Ambiance

Publié le par Mum des îles

Wallis attend son nouveau Lavelua dans l’incertitude
La mort du lavelua de Wallis, début mai, a plongé la petite île dans un climat délétère. Un deuil coutumier de six mois a été décrété par le palais pour faire taire les prétentions à la succession. L’avenir a du mal à se dessiner.
 « C’est étrangement calme, mais l’ambiance est lourde. Chacun se demande comment les choses vont se passer », s’interroge, sous couvert d’anonymat, un habitant d’origine métropolitaine.
Après un règne de près de cinquante ans, Tomasi Kulimoetoke est décédé le 7 mai, à l’âge de 88 ans, dans son palais, solide bâtisse située à Mata’Utu.
Wallis et Futuna sont régies par une organisation coutumière et monarchique qui repose sur trois rois, un à Wallis et deux à Futuna.
La France, elle, représentée par une Administration supérieure, gère la collectivité en concertation avec les rois et leurs ministres, qui perçoivent des indemnités. Dans cet archipel isolé du monde, coutume et religion catholique rythment l’existence.
 
Un tournant historique après un conflit dur
 La mort de Tomasi Kulimoetoke, intronisé le 12 mars 1959, constitue un tournant historique à Wallis, tandis qu’à Futuna les rois changent tous les trois à cinq ans.
Personnage très respecté, fidèlement attaché à la République, Tomasi Kulimoetoke, affaibli par l’âge et la maladie, avait, depuis une dizaine d’années, délégué ses pouvoirs à sa famille, notamment à sa fille, Etua.
Sous l’influence de celle-ci, un conflit dur a opposé la grande chefferie (le roi et ses ministres) à l’Administration supérieure en 2005. Le fils d’Etua, condamné à dix-huit mois de prison pour homicide involontaire, avait reçu la protection du palais, qui entendait faire prévaloir les règles coutumières sur le droit pénal français. La grande chefferie avait même demandé l’expulsion du préfet de l’époque et de deux magistrats.

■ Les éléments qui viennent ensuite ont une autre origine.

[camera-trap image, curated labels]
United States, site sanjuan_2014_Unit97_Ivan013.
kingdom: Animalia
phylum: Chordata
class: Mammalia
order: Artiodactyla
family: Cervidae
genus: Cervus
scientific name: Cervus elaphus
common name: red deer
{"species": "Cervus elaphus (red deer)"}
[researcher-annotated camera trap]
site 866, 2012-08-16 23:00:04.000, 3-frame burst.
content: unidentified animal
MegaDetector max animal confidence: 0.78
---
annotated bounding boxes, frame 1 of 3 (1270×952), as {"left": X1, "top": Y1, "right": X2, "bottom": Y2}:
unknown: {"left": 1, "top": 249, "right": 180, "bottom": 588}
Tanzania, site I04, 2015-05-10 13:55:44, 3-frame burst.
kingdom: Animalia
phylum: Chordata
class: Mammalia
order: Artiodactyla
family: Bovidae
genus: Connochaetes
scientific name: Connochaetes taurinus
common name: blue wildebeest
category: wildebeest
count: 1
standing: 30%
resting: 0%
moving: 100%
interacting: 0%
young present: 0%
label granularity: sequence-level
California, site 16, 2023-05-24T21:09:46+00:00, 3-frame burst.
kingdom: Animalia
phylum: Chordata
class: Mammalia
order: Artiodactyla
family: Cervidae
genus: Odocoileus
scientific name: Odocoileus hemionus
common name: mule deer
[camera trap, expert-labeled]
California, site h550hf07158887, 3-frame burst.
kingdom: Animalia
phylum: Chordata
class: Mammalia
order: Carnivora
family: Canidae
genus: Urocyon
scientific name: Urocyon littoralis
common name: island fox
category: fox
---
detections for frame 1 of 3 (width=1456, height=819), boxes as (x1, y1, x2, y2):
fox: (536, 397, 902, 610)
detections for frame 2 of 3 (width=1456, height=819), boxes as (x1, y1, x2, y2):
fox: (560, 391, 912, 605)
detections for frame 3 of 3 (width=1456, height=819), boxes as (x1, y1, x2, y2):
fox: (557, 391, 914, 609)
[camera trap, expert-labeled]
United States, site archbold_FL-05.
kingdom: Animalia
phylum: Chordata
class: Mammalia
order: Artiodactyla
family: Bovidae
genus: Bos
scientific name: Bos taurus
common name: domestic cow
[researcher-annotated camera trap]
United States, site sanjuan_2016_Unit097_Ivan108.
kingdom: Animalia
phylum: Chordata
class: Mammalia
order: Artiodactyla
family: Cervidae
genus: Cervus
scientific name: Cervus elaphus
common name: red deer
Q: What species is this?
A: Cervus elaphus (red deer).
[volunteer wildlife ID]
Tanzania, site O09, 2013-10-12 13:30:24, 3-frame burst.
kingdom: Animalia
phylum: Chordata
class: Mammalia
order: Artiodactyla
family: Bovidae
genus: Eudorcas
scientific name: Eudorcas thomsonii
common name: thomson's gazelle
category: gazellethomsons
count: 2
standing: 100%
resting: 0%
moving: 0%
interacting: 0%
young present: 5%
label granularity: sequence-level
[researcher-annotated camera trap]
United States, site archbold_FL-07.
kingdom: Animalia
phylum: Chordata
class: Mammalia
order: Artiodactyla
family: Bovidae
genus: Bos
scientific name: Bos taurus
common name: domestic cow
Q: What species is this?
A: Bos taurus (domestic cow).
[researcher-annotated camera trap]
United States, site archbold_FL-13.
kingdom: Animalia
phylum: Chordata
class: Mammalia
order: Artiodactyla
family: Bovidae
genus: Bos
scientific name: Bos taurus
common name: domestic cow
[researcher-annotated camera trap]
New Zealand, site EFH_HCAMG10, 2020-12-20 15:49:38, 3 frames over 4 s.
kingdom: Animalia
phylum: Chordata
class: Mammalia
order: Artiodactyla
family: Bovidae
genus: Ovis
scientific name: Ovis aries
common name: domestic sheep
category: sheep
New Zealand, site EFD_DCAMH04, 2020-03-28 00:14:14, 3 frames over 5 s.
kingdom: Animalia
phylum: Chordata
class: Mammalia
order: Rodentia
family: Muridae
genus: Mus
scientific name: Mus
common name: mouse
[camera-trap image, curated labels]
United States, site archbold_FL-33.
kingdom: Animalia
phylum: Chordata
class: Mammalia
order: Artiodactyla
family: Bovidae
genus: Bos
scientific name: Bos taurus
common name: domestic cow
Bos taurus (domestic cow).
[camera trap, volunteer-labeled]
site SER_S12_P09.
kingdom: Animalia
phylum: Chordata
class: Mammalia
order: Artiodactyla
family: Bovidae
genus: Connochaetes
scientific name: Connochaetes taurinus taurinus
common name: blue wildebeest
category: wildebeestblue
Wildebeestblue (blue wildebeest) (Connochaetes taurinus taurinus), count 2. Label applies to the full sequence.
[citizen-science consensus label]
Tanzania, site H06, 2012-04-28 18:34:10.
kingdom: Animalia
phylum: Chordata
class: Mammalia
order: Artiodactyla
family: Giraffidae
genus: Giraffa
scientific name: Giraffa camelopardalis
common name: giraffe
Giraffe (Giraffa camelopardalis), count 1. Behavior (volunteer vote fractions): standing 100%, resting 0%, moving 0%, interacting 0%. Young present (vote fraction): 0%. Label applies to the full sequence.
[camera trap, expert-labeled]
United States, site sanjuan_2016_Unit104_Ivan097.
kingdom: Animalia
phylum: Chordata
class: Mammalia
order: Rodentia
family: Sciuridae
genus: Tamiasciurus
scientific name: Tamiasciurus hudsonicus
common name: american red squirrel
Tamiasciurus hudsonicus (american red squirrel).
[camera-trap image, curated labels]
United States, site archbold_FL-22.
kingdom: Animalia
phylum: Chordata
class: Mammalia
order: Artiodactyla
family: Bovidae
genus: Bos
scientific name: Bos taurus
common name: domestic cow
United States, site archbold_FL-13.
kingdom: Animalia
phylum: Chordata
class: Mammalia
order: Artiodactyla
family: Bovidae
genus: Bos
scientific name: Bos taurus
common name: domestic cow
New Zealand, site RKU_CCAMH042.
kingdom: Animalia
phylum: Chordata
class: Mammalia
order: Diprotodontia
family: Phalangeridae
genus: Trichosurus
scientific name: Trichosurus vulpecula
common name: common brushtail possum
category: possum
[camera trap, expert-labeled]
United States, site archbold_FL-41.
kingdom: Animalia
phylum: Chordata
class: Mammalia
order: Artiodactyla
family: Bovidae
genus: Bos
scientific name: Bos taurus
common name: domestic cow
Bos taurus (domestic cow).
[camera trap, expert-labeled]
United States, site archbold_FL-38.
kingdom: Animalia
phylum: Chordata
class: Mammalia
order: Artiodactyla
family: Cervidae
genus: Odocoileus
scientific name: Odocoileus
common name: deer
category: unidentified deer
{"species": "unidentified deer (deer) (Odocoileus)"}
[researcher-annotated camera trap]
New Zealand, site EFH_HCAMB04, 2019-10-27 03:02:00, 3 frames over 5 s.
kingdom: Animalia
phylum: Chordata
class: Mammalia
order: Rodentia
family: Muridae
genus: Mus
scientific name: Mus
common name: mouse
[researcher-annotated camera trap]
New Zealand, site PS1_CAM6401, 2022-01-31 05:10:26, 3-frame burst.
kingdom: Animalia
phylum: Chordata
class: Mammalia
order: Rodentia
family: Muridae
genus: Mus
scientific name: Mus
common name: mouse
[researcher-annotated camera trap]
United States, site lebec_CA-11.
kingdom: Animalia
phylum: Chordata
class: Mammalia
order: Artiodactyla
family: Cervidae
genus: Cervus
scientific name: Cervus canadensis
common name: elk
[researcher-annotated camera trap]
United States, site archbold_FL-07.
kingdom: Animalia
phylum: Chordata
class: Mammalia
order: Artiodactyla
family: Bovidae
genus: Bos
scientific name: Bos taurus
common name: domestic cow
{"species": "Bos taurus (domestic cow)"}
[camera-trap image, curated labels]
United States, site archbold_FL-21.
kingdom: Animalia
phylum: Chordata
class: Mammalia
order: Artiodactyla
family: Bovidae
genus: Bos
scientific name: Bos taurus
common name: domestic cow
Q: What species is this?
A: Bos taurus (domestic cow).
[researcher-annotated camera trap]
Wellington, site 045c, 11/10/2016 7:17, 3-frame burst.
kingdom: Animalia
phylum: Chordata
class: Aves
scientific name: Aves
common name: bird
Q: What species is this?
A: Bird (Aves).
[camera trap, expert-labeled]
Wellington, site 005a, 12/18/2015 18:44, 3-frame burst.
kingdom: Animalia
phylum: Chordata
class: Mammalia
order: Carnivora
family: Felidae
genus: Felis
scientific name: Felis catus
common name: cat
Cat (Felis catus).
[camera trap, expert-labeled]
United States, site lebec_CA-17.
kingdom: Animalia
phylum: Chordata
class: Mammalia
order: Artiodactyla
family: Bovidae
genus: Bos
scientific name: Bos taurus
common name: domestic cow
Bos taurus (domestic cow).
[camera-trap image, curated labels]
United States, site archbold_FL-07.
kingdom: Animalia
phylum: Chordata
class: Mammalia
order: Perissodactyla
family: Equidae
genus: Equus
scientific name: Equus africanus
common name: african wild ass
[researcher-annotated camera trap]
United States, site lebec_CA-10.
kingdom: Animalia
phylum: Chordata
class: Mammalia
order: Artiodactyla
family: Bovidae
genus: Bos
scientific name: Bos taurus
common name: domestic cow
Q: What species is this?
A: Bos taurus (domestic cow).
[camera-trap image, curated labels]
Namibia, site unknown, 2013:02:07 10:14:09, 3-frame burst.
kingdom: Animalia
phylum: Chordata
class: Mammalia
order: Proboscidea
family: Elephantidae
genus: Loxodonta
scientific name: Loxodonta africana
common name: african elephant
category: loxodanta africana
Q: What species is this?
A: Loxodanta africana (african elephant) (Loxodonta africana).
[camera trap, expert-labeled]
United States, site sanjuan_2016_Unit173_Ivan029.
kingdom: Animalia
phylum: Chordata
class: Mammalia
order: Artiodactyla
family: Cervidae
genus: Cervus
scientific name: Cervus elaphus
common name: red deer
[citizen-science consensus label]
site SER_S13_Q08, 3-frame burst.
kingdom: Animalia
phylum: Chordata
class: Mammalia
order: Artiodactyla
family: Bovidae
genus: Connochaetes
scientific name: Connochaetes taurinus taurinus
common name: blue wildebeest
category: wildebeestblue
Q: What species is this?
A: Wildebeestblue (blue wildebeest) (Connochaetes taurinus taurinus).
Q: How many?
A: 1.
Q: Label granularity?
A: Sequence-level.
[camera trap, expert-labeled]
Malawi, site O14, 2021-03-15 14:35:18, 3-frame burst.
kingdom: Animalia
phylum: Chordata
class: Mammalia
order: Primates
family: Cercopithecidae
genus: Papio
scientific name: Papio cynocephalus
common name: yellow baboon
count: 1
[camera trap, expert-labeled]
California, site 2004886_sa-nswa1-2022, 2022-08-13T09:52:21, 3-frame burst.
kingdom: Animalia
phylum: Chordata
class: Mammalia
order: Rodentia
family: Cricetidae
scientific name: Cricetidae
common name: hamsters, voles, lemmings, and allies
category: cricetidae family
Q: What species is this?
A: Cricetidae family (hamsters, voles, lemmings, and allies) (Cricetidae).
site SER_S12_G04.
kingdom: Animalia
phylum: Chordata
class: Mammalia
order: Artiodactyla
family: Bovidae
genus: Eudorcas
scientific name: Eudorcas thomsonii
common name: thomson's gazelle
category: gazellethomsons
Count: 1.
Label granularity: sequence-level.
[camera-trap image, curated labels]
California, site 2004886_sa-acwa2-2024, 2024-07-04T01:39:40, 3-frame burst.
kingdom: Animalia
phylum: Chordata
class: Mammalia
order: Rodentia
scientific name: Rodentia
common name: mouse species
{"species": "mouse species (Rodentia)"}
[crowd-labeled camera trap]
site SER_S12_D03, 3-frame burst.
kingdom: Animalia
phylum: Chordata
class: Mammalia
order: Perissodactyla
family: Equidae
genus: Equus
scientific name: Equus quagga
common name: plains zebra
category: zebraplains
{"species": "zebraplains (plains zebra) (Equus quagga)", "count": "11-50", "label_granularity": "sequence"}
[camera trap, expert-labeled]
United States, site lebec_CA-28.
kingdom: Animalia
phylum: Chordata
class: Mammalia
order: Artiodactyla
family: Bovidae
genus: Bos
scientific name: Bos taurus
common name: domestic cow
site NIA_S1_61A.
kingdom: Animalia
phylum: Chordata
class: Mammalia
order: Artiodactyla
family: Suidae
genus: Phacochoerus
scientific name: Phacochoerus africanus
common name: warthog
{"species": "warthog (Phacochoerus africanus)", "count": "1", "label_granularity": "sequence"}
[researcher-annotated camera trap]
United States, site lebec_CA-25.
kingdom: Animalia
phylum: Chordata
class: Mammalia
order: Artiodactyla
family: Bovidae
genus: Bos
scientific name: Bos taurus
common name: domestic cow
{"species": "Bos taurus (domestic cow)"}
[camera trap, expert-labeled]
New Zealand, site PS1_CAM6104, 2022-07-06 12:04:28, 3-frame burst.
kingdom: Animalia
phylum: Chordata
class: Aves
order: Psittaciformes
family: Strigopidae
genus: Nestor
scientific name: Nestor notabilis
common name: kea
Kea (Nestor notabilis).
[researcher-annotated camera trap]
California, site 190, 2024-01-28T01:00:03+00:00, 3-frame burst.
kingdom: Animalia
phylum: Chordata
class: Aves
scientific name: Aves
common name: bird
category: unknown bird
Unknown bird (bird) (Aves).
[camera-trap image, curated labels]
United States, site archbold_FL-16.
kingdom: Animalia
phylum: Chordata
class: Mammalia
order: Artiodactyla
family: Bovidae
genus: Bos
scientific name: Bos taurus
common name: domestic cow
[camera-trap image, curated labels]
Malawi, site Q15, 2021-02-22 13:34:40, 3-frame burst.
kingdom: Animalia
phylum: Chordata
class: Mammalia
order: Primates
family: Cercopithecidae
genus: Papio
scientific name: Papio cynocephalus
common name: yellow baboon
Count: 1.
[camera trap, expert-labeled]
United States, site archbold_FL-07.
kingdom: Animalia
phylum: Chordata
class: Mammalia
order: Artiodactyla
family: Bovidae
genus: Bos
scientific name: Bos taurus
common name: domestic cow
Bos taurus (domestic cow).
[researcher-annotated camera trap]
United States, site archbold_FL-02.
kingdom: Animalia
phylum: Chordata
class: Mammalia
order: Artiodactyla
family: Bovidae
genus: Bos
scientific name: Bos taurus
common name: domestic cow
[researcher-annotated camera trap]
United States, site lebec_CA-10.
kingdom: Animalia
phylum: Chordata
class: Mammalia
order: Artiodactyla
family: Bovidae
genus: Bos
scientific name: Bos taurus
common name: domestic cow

Opposées à cette attitude, des familles nobles du nord de l’île, soutenues par le préfet, avaient destitué le vieux monarque et programmé l’intronisation d’un remplaçant « plus moderniste ».
Le projet avait entraîné, en septembre 2005, une démonstration de force des partisans du roi, qui avaient paralysé l’île avec des barrages tenus par des hommes solidement armés.
Inquiet de la tournure des événements, l’Etat avait finalement réaffirmé « sa reconnaissance » de Tomasi Kulimoetoke. Depuis, les tensions se sont apaisées mais la succession du lavelua pourrait les raviver.
 
Six mois pour réfléchir à la successsion
 Pour faire taire les ambitions, le palais a imposé un deuil coutumier de six mois, durant lequel animations, danses ou rassemblements sont interdits. Les palabres en vue de la désignation d’un nouveau souverain pourraient aussi être ajournées.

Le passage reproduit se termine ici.